If you are middle class (~$30k-$70k per annum) you can be wealthy* by focusing your spending on freedom, aka capital investments. I did not understand this was an option before reading the blog of Mr. Money Mustache[0]. Reading that and the Living a FI blog[1] may hopefully be as life-changing to you reading this comment as it was for me.

* Wealthy in time to spend with those you love

[0] https://www.mrmoneymustache.com/

[1] https://livingafi.com/


Woah, I've encountered me 4 years ago online. You sound just like I did.

To past me, I highly recommend audiobooking "Millionaire Fastlane". Do not let the awkward title turn you off.
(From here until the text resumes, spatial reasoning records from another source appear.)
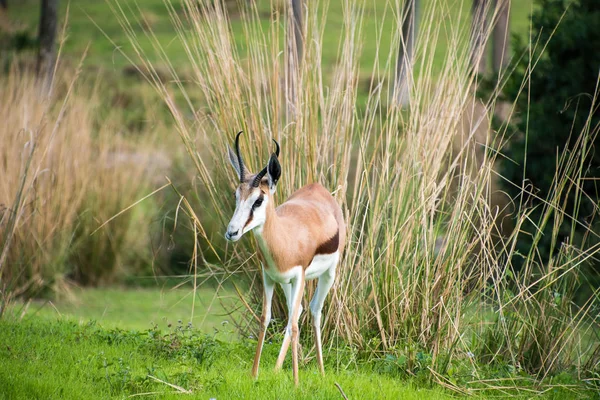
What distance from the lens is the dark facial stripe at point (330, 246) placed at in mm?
3422

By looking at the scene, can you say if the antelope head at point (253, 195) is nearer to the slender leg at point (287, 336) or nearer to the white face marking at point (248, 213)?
the white face marking at point (248, 213)

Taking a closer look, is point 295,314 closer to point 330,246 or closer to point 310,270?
point 310,270

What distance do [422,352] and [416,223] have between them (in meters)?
0.70

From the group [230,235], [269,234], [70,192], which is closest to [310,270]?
[269,234]

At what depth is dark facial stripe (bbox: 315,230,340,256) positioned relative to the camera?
3.42 m

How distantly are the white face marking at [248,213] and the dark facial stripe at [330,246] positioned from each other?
419 millimetres

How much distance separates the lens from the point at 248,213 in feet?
9.78

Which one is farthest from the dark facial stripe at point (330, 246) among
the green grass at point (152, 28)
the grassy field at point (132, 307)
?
the green grass at point (152, 28)

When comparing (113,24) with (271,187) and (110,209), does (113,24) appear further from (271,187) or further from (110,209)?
(271,187)

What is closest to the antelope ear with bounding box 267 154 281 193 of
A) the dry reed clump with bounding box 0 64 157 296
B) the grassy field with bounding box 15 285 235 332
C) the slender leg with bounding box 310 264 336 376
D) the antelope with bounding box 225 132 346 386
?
the antelope with bounding box 225 132 346 386

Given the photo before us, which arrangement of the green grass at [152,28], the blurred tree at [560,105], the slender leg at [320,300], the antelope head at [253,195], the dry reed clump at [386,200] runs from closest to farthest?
the antelope head at [253,195] < the slender leg at [320,300] < the dry reed clump at [386,200] < the blurred tree at [560,105] < the green grass at [152,28]

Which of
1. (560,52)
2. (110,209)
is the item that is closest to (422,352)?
(560,52)

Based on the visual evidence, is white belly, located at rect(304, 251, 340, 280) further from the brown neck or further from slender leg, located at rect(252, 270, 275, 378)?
the brown neck

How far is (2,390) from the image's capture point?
334 cm
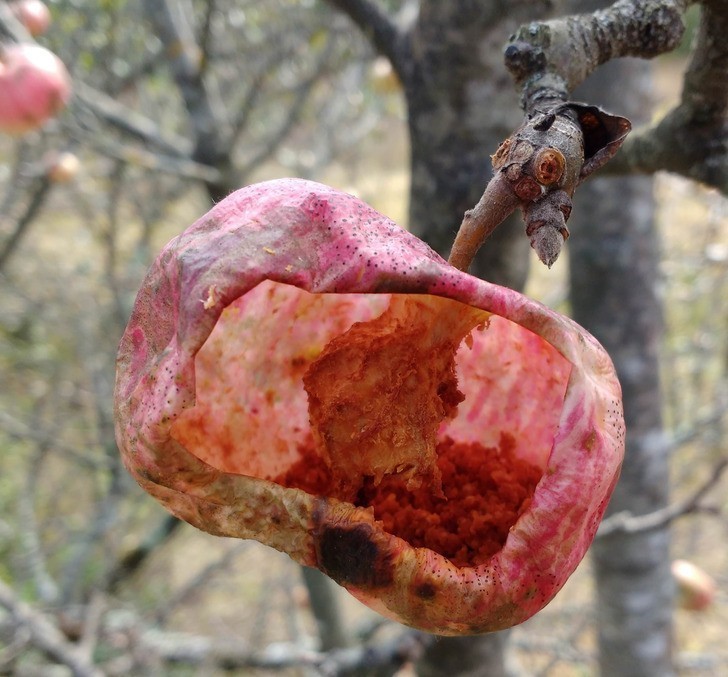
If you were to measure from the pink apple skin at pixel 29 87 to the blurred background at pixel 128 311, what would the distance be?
0.07m

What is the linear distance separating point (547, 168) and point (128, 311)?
2.69 m

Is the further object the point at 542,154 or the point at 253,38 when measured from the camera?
the point at 253,38

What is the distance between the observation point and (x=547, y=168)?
1.59 ft

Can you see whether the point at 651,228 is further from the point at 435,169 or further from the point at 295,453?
the point at 295,453

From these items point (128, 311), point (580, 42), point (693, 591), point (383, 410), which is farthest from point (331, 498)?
point (693, 591)

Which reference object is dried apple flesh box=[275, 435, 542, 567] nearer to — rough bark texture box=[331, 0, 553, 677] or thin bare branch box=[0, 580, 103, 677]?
rough bark texture box=[331, 0, 553, 677]

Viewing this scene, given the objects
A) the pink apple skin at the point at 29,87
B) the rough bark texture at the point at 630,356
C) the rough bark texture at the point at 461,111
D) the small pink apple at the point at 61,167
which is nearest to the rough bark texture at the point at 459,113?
the rough bark texture at the point at 461,111

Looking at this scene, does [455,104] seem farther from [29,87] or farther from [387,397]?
[29,87]

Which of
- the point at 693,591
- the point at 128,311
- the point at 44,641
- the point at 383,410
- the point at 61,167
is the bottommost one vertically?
the point at 693,591

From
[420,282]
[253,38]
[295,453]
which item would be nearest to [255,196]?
[420,282]

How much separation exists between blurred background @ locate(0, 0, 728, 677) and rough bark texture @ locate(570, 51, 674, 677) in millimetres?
22

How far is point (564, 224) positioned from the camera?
1.61 ft

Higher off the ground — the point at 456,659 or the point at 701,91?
the point at 701,91

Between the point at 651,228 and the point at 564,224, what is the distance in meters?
1.33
It'll put you in a much more productive mindset than Mr. Mustache.


What impact did this book have on you? What have you achieved since reading it that you otherwise would not have? Investments? What other books do you recommend?
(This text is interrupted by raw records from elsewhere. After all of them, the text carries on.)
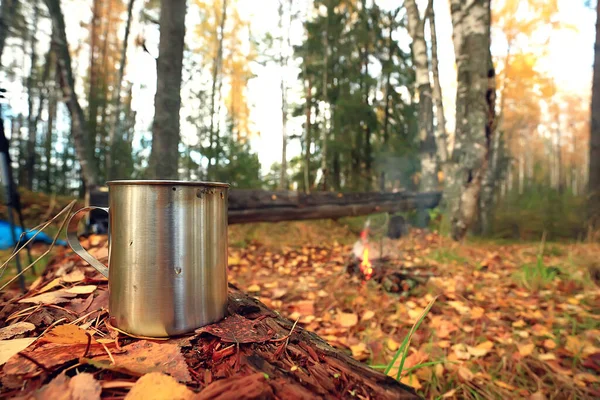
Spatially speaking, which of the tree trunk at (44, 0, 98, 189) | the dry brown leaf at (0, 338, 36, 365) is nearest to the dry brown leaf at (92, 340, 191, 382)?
the dry brown leaf at (0, 338, 36, 365)

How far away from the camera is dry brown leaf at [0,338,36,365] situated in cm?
65

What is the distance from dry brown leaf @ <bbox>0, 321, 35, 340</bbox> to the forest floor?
119 centimetres

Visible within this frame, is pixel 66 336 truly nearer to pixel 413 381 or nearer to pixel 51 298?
pixel 51 298

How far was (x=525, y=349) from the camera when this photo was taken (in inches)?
72.2

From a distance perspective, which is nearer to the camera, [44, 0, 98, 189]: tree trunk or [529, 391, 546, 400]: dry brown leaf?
[529, 391, 546, 400]: dry brown leaf

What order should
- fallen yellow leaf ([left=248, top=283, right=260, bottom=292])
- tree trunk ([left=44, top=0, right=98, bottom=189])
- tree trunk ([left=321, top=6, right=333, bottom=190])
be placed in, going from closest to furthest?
fallen yellow leaf ([left=248, top=283, right=260, bottom=292])
tree trunk ([left=44, top=0, right=98, bottom=189])
tree trunk ([left=321, top=6, right=333, bottom=190])

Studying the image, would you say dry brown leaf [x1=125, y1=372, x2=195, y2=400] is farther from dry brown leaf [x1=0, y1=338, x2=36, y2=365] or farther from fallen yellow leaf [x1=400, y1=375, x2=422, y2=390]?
fallen yellow leaf [x1=400, y1=375, x2=422, y2=390]

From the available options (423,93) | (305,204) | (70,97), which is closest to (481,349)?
(305,204)

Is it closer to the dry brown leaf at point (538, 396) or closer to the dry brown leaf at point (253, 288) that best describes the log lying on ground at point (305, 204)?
the dry brown leaf at point (253, 288)

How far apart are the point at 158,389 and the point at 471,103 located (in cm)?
522

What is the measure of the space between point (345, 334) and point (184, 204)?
70.7 inches

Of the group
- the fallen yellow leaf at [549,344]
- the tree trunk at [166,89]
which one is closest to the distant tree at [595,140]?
the fallen yellow leaf at [549,344]

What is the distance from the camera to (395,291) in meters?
2.82

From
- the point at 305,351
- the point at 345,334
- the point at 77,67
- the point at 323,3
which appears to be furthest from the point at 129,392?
the point at 77,67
I've adopted less of a scarcity mentality, and it reinforced the notion that I'll never get rich and achieve my goals by staying the course in my career. Not rich before age 65 at any rate.
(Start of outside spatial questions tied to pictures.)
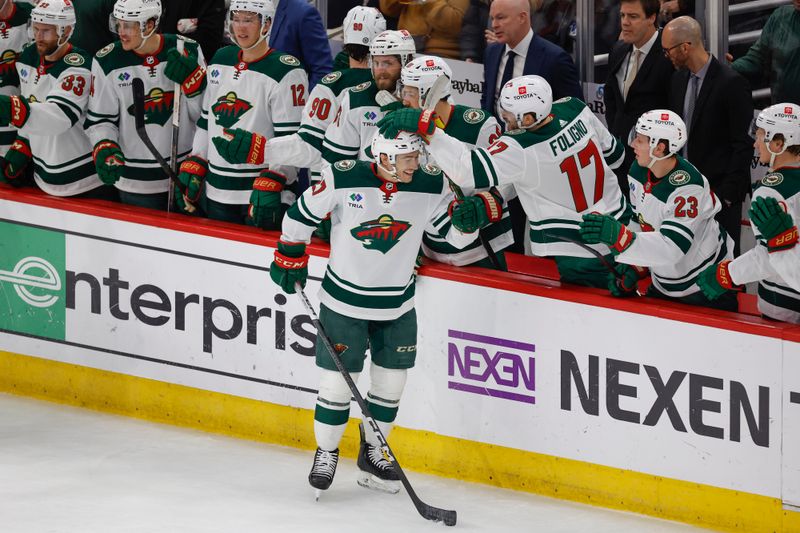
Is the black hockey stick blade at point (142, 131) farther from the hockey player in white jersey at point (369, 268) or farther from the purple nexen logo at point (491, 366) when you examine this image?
the purple nexen logo at point (491, 366)

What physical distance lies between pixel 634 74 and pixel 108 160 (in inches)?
91.9

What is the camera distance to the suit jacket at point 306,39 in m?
6.98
Another book I recommend is "How to Fail at Everything and Still Win Big". Adams has a great approach of using systems instead of goals.


I didn't know about MMM, thanks for that. I've learned about this phenomenon on a different website [1] and amazed by it. Small investments over a long period makes a huge difference but still, you need a long enough period or put huge amounts at the right time of the market. S&P 500 has worst performance of -3% over 10 year period. It gets better after 15 years and so on. Investing and hoping to retire early during this window is certainly not going to work.

I think everybody who works 9-5 should read the story about Grace Groner in [1]. It was a real eye opener for me.

[1] https://www.collaborativefund.com/blog/the-psychology-of-mon...


I like MMM as much as the next person, but saying that his project of "live cheaply on dual, 6-figure incomes" is a workable path to FI for people making $30k-$70k is disingenuous.